— START OF DOCUMENT SECTION —

Fields can be access within each section using a GD2 specific parsing syntax. This syntax describes how to access nested field members and array members while also supporting regular expression processing of field paths.

Example Root Config:

{
  "description": "An Example Configuration",
  "version": "1.0",
  "config": [
    {
      "name": "example_config",
      "connection": {"..."},
      "data": {"..."},
      "preprocessing": [
        {"..."},
        {"..."}
      ],
      "generator": [
        {"..."},
        {"..."}
      ],
      "output": [
        {"..."},
        {"..."}
      ]
    }
  ]
}

Name

Single config files can hold multiple data configurations that will be parsed and displayed separately in the OpenMCT frontend. The combined configurations should be of the following form:

{
  "description": "An Example Configuration",
  "version": "1.0",
  "config": [
    {
      "name": "tcp_config",
      "connection": {"..."},
      "data": {"..."},
      "preprocessing": [
        {"..."},
        {"..."}
      ],
      "output": [
        {"..."},
        {"..."}
      ]
    },
    {
      "name": "zmq_config",
      "connection": {"..."},
      "data": {"..."},
      "preprocessing": [
        {"..."},
        {"..."}
      ],
      "output": [
        {"..."},
        {"..."}
      ]
    }
  ]
}

Connection

Connection type is chosen by supplying the required "type": "x" option to the connection config field.

— END OF DOCUMENT SECTION —
— START OF DATASET EXTRACT —

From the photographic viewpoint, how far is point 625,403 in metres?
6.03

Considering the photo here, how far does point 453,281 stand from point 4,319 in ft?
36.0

— END OF DATASET EXTRACT —

> **WRITTEN TASKS**:
#1 Condense the paragraph of the configuration documentation that begins "Fields can be access within each section" into a shorter version that keeps its main facts.
#2 Return, unchanged, everything in the configuration documentation from "Fields can be" down to "of field paths.".
Rely only on the configuration documentation; the listing plays no part.

> **WORKED ANSWERS**:
#1 A GD2-specific parsing syntax gives access to fields within each section. It covers nested field members and array members and supports regular expression processing of field paths.

#2
Fields can be access within each section using a GD2 specific parsing syntax. This syntax describes how to access nested field members and array members while also supporting regular expression processing of field paths.